> **RECORD EXCERPTS**:

○ ○ ○ ○

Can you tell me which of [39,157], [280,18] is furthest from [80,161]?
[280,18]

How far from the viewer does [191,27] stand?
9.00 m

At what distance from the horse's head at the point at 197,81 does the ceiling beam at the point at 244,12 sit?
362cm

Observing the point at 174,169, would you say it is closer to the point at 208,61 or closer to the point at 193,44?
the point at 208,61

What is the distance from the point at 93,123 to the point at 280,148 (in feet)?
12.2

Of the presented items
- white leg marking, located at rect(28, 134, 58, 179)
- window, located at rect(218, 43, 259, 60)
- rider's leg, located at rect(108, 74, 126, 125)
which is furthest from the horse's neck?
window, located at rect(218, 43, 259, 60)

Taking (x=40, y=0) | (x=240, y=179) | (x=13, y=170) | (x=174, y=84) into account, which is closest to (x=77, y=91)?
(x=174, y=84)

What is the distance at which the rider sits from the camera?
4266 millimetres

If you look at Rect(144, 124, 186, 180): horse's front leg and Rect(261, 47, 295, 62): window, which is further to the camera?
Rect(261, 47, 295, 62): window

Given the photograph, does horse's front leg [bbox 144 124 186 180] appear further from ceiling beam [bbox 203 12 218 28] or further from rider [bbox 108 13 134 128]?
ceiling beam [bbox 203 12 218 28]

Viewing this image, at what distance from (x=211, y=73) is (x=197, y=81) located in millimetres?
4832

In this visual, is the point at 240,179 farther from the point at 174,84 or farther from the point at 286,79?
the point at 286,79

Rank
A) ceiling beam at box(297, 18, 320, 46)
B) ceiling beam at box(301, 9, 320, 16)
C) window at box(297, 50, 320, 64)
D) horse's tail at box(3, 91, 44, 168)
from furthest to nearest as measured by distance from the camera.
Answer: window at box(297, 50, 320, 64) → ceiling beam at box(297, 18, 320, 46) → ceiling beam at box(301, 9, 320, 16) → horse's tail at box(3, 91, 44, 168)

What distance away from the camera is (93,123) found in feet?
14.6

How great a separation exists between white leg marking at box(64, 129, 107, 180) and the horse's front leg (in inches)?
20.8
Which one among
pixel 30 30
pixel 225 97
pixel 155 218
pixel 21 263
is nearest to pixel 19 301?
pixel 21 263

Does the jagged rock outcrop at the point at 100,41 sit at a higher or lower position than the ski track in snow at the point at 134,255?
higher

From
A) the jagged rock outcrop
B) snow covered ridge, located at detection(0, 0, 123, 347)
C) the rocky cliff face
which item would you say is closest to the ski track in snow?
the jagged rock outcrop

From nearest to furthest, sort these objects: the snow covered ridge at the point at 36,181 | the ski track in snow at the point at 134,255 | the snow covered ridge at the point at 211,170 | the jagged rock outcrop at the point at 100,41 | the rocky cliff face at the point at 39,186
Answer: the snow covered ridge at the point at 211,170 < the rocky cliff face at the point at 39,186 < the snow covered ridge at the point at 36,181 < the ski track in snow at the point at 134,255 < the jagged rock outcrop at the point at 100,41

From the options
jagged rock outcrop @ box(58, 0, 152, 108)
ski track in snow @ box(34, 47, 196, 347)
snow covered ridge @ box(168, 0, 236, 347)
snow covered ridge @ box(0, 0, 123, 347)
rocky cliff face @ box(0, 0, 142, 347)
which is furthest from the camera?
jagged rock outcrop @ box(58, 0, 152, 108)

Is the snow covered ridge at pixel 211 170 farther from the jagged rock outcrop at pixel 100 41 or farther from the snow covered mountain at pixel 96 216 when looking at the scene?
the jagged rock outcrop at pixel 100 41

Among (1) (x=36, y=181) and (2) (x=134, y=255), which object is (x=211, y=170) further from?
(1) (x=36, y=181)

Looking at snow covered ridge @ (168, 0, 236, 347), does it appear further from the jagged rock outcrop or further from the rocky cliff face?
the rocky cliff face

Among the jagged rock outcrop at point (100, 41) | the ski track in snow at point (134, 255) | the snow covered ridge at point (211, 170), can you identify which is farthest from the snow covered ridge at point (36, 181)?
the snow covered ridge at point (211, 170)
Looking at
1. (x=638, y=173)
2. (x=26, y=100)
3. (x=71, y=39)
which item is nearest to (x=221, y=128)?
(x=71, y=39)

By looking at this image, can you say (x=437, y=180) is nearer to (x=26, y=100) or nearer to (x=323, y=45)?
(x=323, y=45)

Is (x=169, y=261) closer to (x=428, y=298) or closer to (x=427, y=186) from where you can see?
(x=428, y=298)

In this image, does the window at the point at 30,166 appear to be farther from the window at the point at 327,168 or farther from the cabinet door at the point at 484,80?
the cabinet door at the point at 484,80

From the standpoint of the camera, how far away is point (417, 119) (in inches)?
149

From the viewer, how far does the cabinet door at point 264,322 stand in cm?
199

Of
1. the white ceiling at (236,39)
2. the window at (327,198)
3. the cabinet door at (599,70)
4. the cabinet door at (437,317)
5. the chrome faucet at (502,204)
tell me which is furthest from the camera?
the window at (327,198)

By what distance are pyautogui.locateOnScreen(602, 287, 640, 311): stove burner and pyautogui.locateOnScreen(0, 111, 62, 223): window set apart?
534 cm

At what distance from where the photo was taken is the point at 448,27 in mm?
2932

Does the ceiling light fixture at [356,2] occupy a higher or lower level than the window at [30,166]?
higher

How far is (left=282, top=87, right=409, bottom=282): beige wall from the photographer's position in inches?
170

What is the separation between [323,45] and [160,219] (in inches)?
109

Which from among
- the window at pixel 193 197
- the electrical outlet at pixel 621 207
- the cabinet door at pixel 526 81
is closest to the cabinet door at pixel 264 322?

○ ○ ○ ○

Please output the entire listing exactly as it stands.

Can you tell me which of [39,157], [280,18] is furthest from [80,161]?
[280,18]

How far from the viewer does [191,27] stand?
9.00 m

At what distance from the horse's head at the point at 197,81 does the ceiling beam at the point at 244,12 sit?
362cm

Observing the point at 174,169, would you say it is closer to the point at 208,61 or closer to the point at 193,44?
the point at 208,61

What is the distance from the point at 93,123 to the point at 280,148 (in feet)?
12.2

Of the presented items
- white leg marking, located at rect(28, 134, 58, 179)
- window, located at rect(218, 43, 259, 60)
- rider's leg, located at rect(108, 74, 126, 125)
which is furthest from the horse's neck?
window, located at rect(218, 43, 259, 60)

Taking (x=40, y=0) | (x=240, y=179) | (x=13, y=170) | (x=174, y=84) into account, which is closest to (x=77, y=91)?
(x=174, y=84)

What is the distance at which the rider sits from the camera?
4266 millimetres

If you look at Rect(144, 124, 186, 180): horse's front leg and Rect(261, 47, 295, 62): window, which is further to the camera?
Rect(261, 47, 295, 62): window

Given the photograph, does horse's front leg [bbox 144 124 186 180] appear further from ceiling beam [bbox 203 12 218 28] or further from rider [bbox 108 13 134 128]?
ceiling beam [bbox 203 12 218 28]

Viewing this image, at what distance from (x=211, y=73) is (x=197, y=81) located in millimetres?
4832

In this visual, is the point at 240,179 farther from the point at 174,84 or farther from the point at 286,79?
the point at 286,79

Rank
A) ceiling beam at box(297, 18, 320, 46)
B) ceiling beam at box(301, 9, 320, 16)
C) window at box(297, 50, 320, 64)
D) horse's tail at box(3, 91, 44, 168)
from furthest to nearest as measured by distance from the camera.
Answer: window at box(297, 50, 320, 64) → ceiling beam at box(297, 18, 320, 46) → ceiling beam at box(301, 9, 320, 16) → horse's tail at box(3, 91, 44, 168)

What distance away from the camera is (93,123) found in feet?
14.6

How great a separation exists between white leg marking at box(64, 129, 107, 180) and the horse's front leg (in inches)?
20.8
Which one among
pixel 30 30
pixel 225 97
pixel 155 218
pixel 21 263
is nearest to pixel 19 301?
pixel 21 263

Does the jagged rock outcrop at the point at 100,41 sit at a higher or lower position than the ski track in snow at the point at 134,255?
higher

From
A) the jagged rock outcrop
B) snow covered ridge, located at detection(0, 0, 123, 347)
C) the rocky cliff face
which item would you say is closest to the ski track in snow?
the jagged rock outcrop

From nearest to furthest, sort these objects: the snow covered ridge at the point at 36,181 | the ski track in snow at the point at 134,255 | the snow covered ridge at the point at 211,170 | the jagged rock outcrop at the point at 100,41 | the rocky cliff face at the point at 39,186
Answer: the snow covered ridge at the point at 211,170 < the rocky cliff face at the point at 39,186 < the snow covered ridge at the point at 36,181 < the ski track in snow at the point at 134,255 < the jagged rock outcrop at the point at 100,41

From the options
jagged rock outcrop @ box(58, 0, 152, 108)
ski track in snow @ box(34, 47, 196, 347)
snow covered ridge @ box(168, 0, 236, 347)
snow covered ridge @ box(0, 0, 123, 347)
rocky cliff face @ box(0, 0, 142, 347)
which is furthest from the camera?
jagged rock outcrop @ box(58, 0, 152, 108)

Is the snow covered ridge at pixel 211 170 farther from the jagged rock outcrop at pixel 100 41 or farther from the snow covered mountain at pixel 96 216 when looking at the scene?
the jagged rock outcrop at pixel 100 41

Among (1) (x=36, y=181) and (2) (x=134, y=255), which object is (x=211, y=170) further from?
(1) (x=36, y=181)

Looking at snow covered ridge @ (168, 0, 236, 347), does it appear further from the jagged rock outcrop or further from the rocky cliff face?
the rocky cliff face

Among the jagged rock outcrop at point (100, 41) | the ski track in snow at point (134, 255) | the snow covered ridge at point (211, 170), can you identify which is farthest from the snow covered ridge at point (36, 181)?
the snow covered ridge at point (211, 170)
Looking at
1. (x=638, y=173)
2. (x=26, y=100)
3. (x=71, y=39)
which item is nearest to (x=221, y=128)?
(x=71, y=39)

By looking at this image, can you say (x=437, y=180) is nearer to (x=26, y=100) or nearer to (x=323, y=45)?
(x=323, y=45)

Is (x=169, y=261) closer to (x=428, y=298) or closer to (x=427, y=186) from where you can see?
(x=428, y=298)

In this image, does the window at the point at 30,166 appear to be farther from the window at the point at 327,168 or farther from the cabinet door at the point at 484,80?
the cabinet door at the point at 484,80

From the standpoint of the camera, how far away is point (417, 119) (in inches)?
149

From the viewer, how far does the cabinet door at point 264,322 stand in cm?
199

Of
1. the white ceiling at (236,39)
2. the window at (327,198)
3. the cabinet door at (599,70)
4. the cabinet door at (437,317)
5. the chrome faucet at (502,204)
tell me which is furthest from the camera?
the window at (327,198)

By what distance are pyautogui.locateOnScreen(602, 287, 640, 311): stove burner and pyautogui.locateOnScreen(0, 111, 62, 223): window set apart?
534 cm

At what distance from where the photo was taken is the point at 448,27 in mm?
2932

Does the ceiling light fixture at [356,2] occupy a higher or lower level than the window at [30,166]?
higher

How far is (left=282, top=87, right=409, bottom=282): beige wall from the photographer's position in inches?
170

What is the separation between [323,45] and [160,219] (in inches)?
109

Which from among
- the window at pixel 193 197
- the electrical outlet at pixel 621 207
- the cabinet door at pixel 526 81
is closest to the cabinet door at pixel 264 322?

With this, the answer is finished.